Written By Aspen S., – Official Contributor of The Crowned Series

Day in and day out, the students that I work with absolutely love to call me a nerd. In my youth, I’d be quick to fight anyone (with my slick words) who dared called me a nerd. I associated the word with someone who was easily picked on, who lacked social skills, and had virtually zero friends. And while I was at times made fun of for knowing weird facts or being enthralled in fictional worlds (I will forever be a Twi-hard), the fact of the matter is that there is nothing wrong with being a nerd. Especially if you own it.

Since I’ve gotten older, you will never hear me deny that I’m a nerd. It’s who I am and I’m fine with that. My proximity to the nerd world mostly comes through with my fandom obsessions: The Twilight Saga, Harry Potter, comic book multiverses, etc.

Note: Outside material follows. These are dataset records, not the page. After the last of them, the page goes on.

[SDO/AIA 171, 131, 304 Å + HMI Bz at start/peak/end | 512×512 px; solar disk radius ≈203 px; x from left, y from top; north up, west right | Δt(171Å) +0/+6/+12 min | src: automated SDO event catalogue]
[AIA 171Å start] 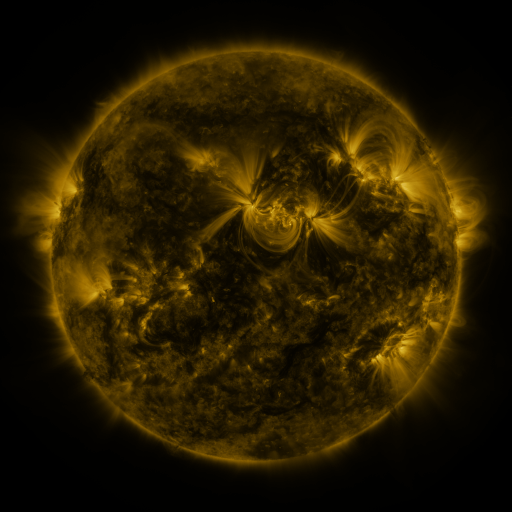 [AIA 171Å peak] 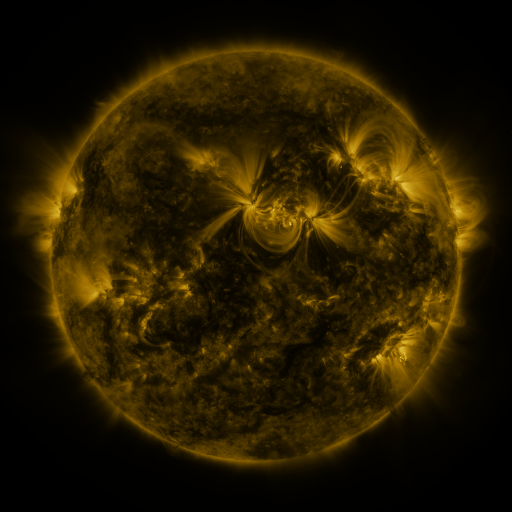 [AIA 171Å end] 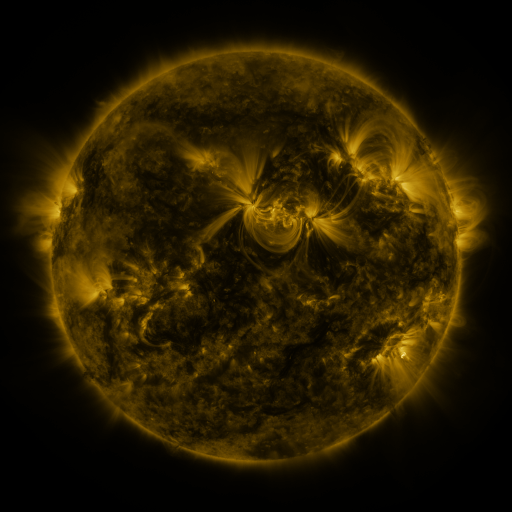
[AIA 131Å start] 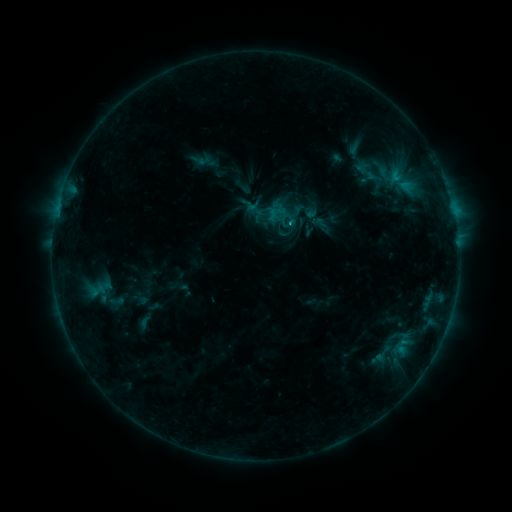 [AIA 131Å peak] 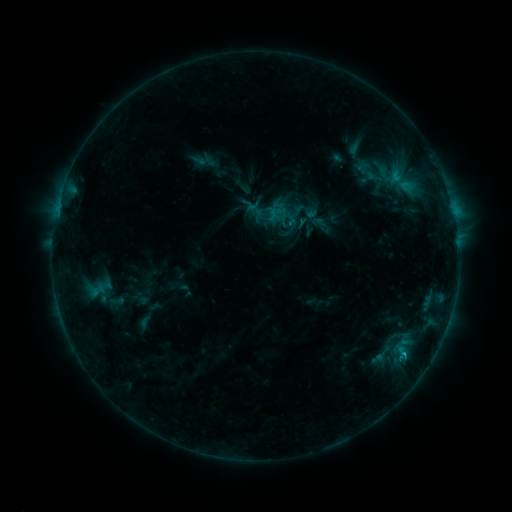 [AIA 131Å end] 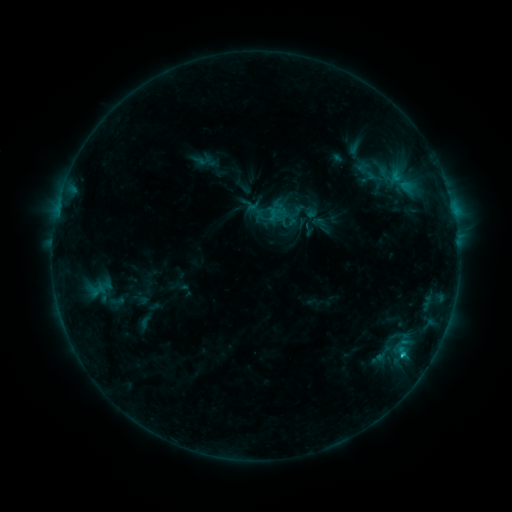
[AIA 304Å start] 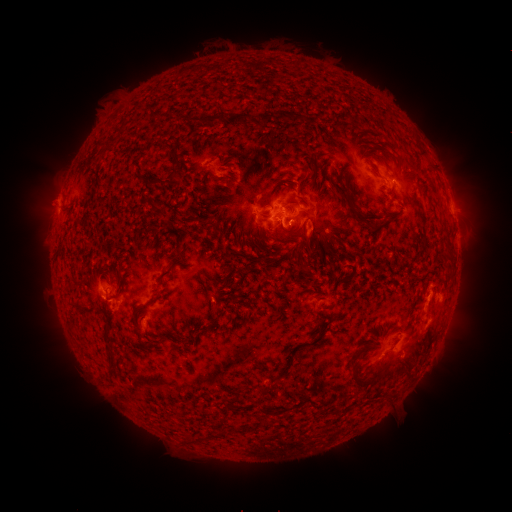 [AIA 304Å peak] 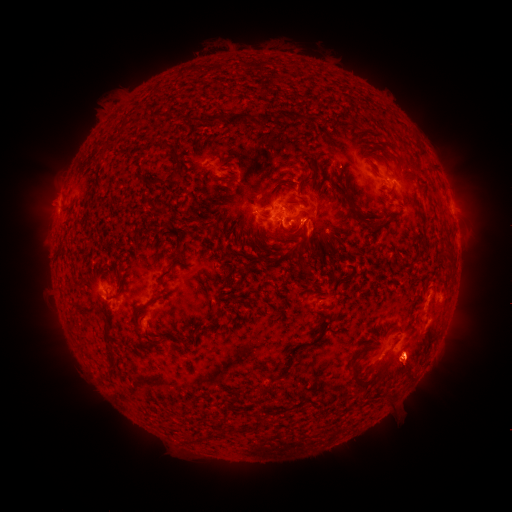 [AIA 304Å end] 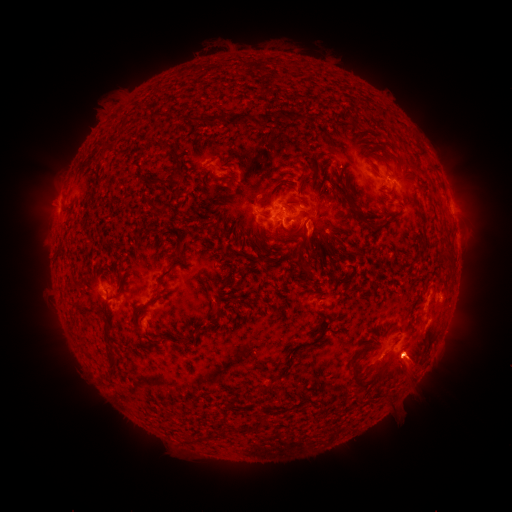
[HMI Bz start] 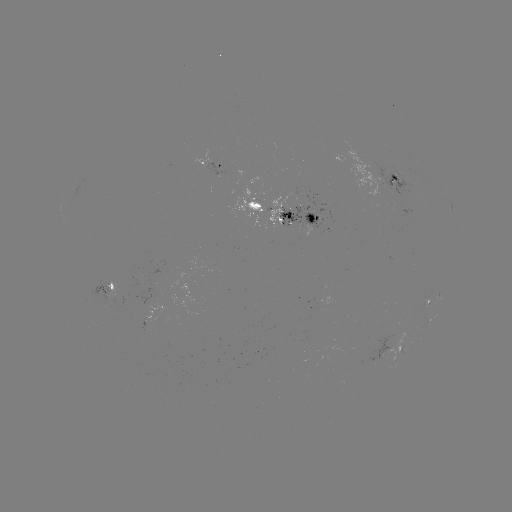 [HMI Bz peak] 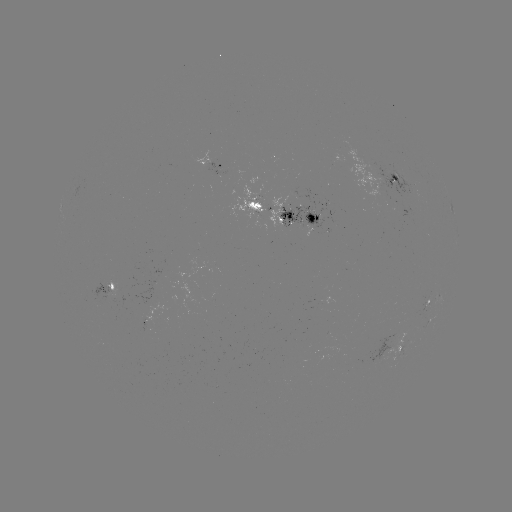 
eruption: (365, 320, 477, 437)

I love it all and these fandoms consumed much of my formative high school years and have stuck with me throughout adulthood. 

Now, my fandom allegiance doesn’t make me any different than the next person, but as a black woman deeply enthralled in these universes I think that a part of me has always been trying to bind together two worlds: My reality and the fantasy worlds that I temporarily escape my own reality to visit, especially when the real world gets too tough (you’ll always find me watching Twilight when I’m emotionally or socially drained). 

 When I say bind two distinct cultures, I think about how most of these narratives lack people of color so rarely have I seen characters who physically look like myself, but at the same time I relate so well to the quirky personalities of so many of the characters. Sometimes when reading I even imagine a character who may look more like me than the person who is then cast to play them in a movie. I think about how excited I was when I saw that The Flash cast Candace Patton as Iris West Allen, a historically White character. But then I see some of the negative commentary that she receives and start to question whether her sacrificing her own mental health as a result of playing this role is worth it. But then I think about all of the residual good that she is doing and the role modeling that she is doing for young black girls, even if that isn’t always communicated through social media. 

In a similar vein, I think about one of the relatively newer comic book shows introduced to the CW, Black Lightning. Almost all of the show’s main characters are Black, it has fairly good character development, and the Black family dynamic that it portrays is super important. And despite all of this, it has taken me quite some time to get invested. With the season 3 premiere just being released earlier this week I took a minute to think about why I was not caught up on the show. The marketing. Now here is where I get a little nerdy so bear with me: All of the other primetime comic book series on the network belong to one universe: The Arrowverse, the phrase coined to the world that exists amongst the characters of now 5 shows that have previously appeared on Arrow at some point in its seven season run. When Black Lightning was released it was made very clear that it would not be joining the The Arrowverse and that it would exist in its own parallel yet very separate universe. I did not think too much into this at first but in doing some of my research I soon learned that the Black Lightning character was also a part of the Justice League, which is the link between many of these other characters. So why was the show not included? Why was it not given the same opportunities as say Supergirl, which takes place essentially in a different dimension. 

From the start, the show was never given the same platform as the other shows, which almost seems as though the network was not willing to invest as much into it. However, three seasons later, the show has only gotten better and better and it now airs full seasons. Conveniently enough, the CW recently announced that Black Lightning will participate in this year’s annual crossover with the Arrowverse.   

As a self-identifying nerd and Black woman I realize that the stories that consume me are not necessarily for me. I have found some comfort in online networks of others who share my passions but are also equally willing to engage in conversations around this and I am elated to see the increased casting of people of color in these literary universes. I think of the shear impact that movies like Black Panther and Spiderman: Into the Spiderverse had, especially for people of color. Times are changing and with that people of color are being added to these narratives, creating a new generation of superheroes and villains and a more prominent space for Black nerds like myself.